Мне кажется, здесь важно было, поскольку я Мединского все-таки знаю многие годы, и знаю, что он совершенно не тот зверь, каким его часто рисуют, — мне важно было показать человека, который во многих отношениях находится в заложниках. Мне надо было показать человека, у которого есть своя концепция культуры. И не забывайте, что у этой полемики была совершенно четкая, заранее заявленная тема: «Может ли художник сотрудничать с государством?» — по крайней мере сейчас, по крайней мере с таким государством. Здесь диссертация Мединского совершенно ни при чем. Балеты Большого театра тоже совершенно ни при чем. Здесь задана конкретная тема.

Я говорю: «С государством в таком формате, каково оно сейчас есть, художники сотрудничать не хотят». — «Хорошо, — говорит он, — пусть не сотрудничают». Я говорю: «Но они и деньги не хотят брать». Он говорит: «Хорошо, пусть не берут». — «А зачем тогда министерство?» — «А вот министерство строит дома культуры в селе». Это прекрасный, интересный разговор, доброжелательный с обеих сторон.

Я еще раз подчеркиваю, что никакого зверства в Мединском я не вижу, и уж тем более… Мне пишут: «Он оказался более сильным полемистом, чем вы». Это не была с моей стороны полемика. Меня интересует раскрыть в данном случае собеседника. И сколько бы девушки шестнадцати лет ни писали «это непрофессиональная журналистика», меня это никак не поколеблет. Понимаете, есть интуитивное чувство удачи, которое меня не обманывает никогда.

Проблема вот в чем. Дебаты — они очень давно на самом деле не проводились. Полемики, публичные споры, тем более в прямом эфире, очень давно ну не то чтобы не разрешались (они даже, в общем, формально не запрещены, действительно у нас цензуры-то нет), они не организовывались, потому что нет особой охоты. Почему я в свое время говорил, что Навальному при всех проблемах с Гиркиным следует дебатировать с Гиркиным? Потому что это приводит к выяснению некоторых понятий, это способствует созданию общего языка.

Я предрекаю, вангую, как говорится, что ближайшее пяти… может быть, трехлетие (ну, пятилетие — это, в общем, худший прогноз), но тем не менее это будет время публичных дебатов, потому что действий еще не будет. Для того чтобы действовать, нужен консенсус хотя бы по базовым правилам. Но эти понятия нужно заново проговаривать. И мы будем в ближайшее время наблюдать (а я надеюсь, что и участвовать в этом буду, потому что «Дождь» не намерен отказываться от этой практики, она привлекает внимание довольно успешно), я думаю, что мы будем свидетелями и участниками еще очень многих полемик.

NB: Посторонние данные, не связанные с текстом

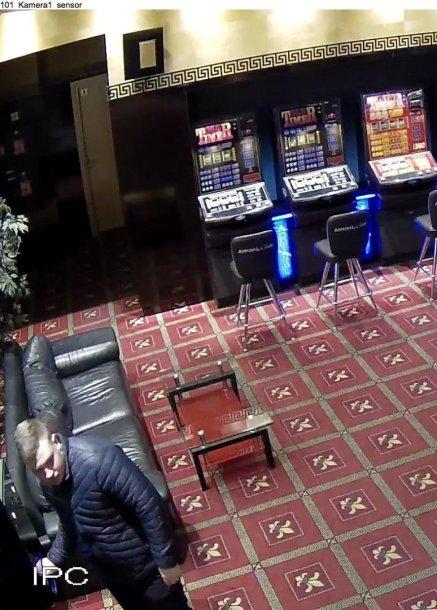 Kauno policija aiškinasi, kad nusprendė pasilikti sau svetimą piniginę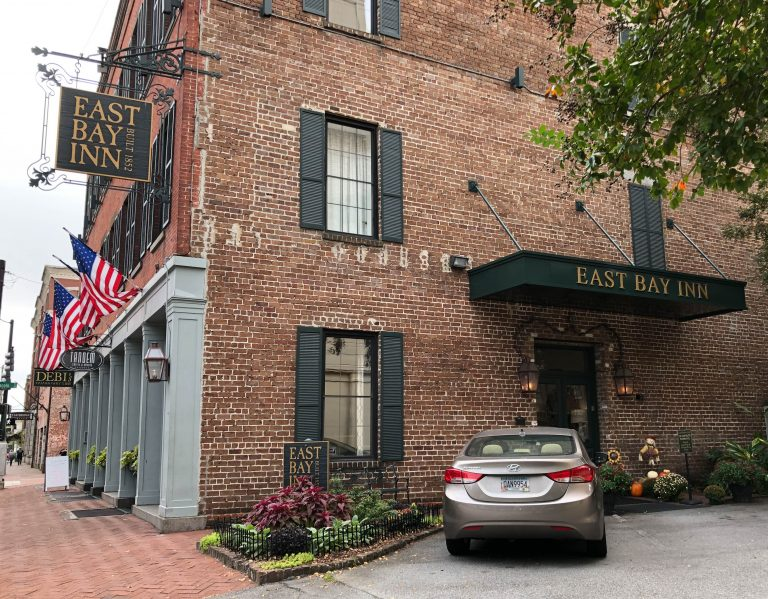 Savannah East Bay Inn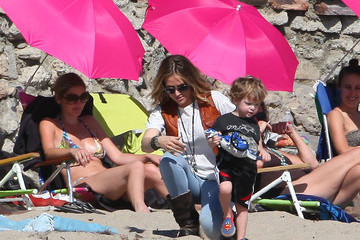 Bob Sheen Brooke Mueller Isn't Exactly Dressed For The Beach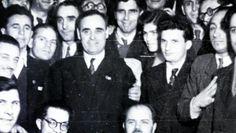 Comunismul a început în România printr-o mare minciună, model impus de URSS Interesting Reads, Che Guevara, Reading, Model, Scale Model, Reading Books, Models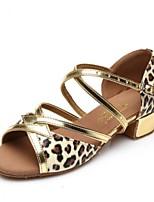 Для женщин Латина Искусственная кожа С цельной подошвой Тренировочные На низком каблуке Золотой Красный Цвет-леопард Менее 2,5 см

Я предлагаю вести их в таком мирном, ироническом и мягком ключе. Кто-то, безусловно, захочет вести их в ключе подчеркнуто нахрапистом и агрессивном. Ради бога. «Пусть расцветают все цветы». Возможны разные стилистики. Но мы вступаем сейчас в эпоху разговоров, публичных споров, баттлов, которые становятся форматом самым привлекательным. Надо учиться разговаривать заново.

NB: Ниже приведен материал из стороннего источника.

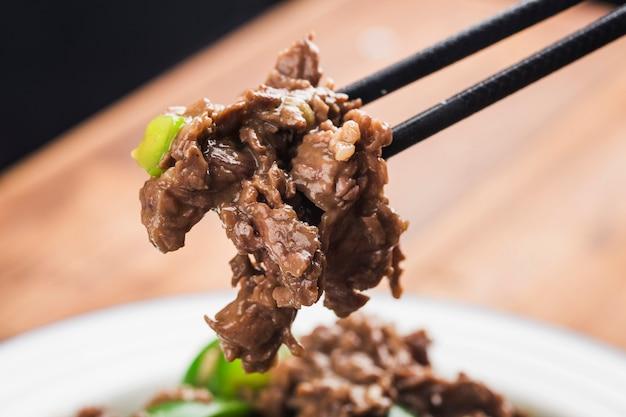 Carne de res frita con pimiento verde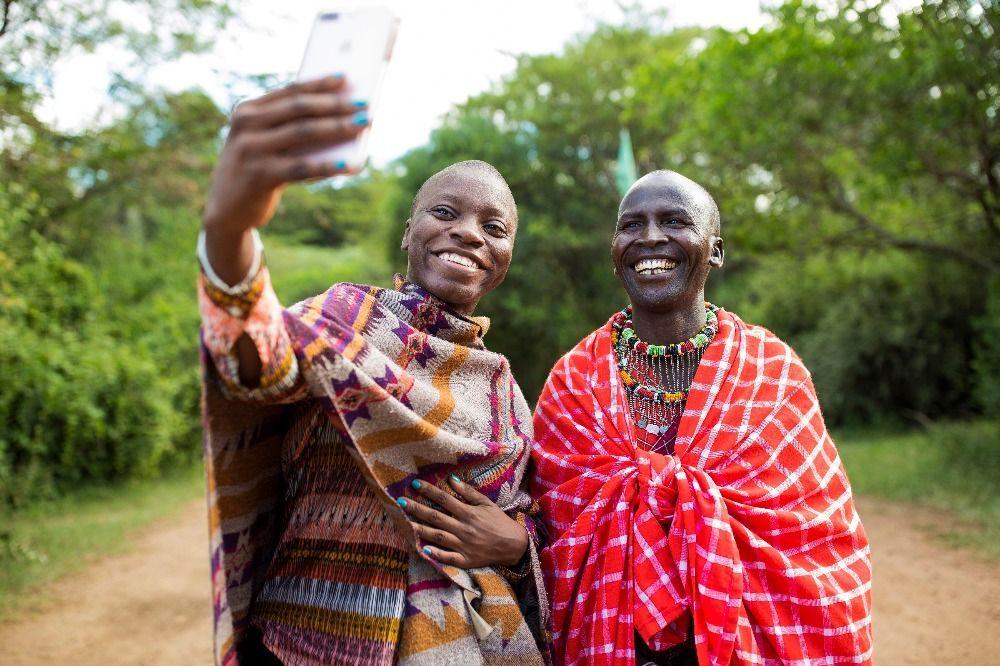 Deux personnes posant pour un selfie
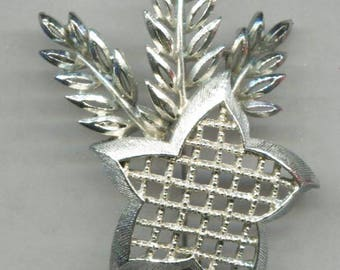 LISNER Leaves or Shafts  Of Wheat and Star Silver Tone Metal Pin, 1 1/2 in. Wide By 2 3/4 in. Long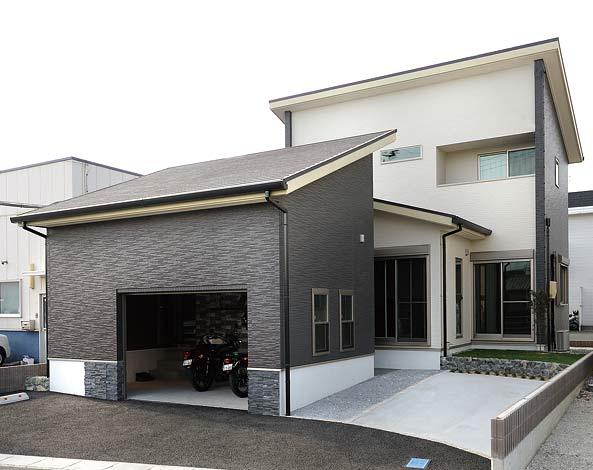 幸和ハウジング【デザイン住宅、趣味、ガレージ】住まいに調和したガレージ。モノトーンの外観で男っぽく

Все эти разговоры о том, что «говоря с властью, вы неизбежно замараетесь»… Видите ли, говорить с властью и сотрудничать с ней — совершенно разные вещи. Я не сотрудничаю с этой властью ни по каким параметрам. Я не экранизирую их произведений. Я не прошу у них денег, мне для написания книг они совершенно не нужны. И в общем мне главное одно — чтобы они мне по возможности не мешали. Я даже не хочу от них никаких площадок.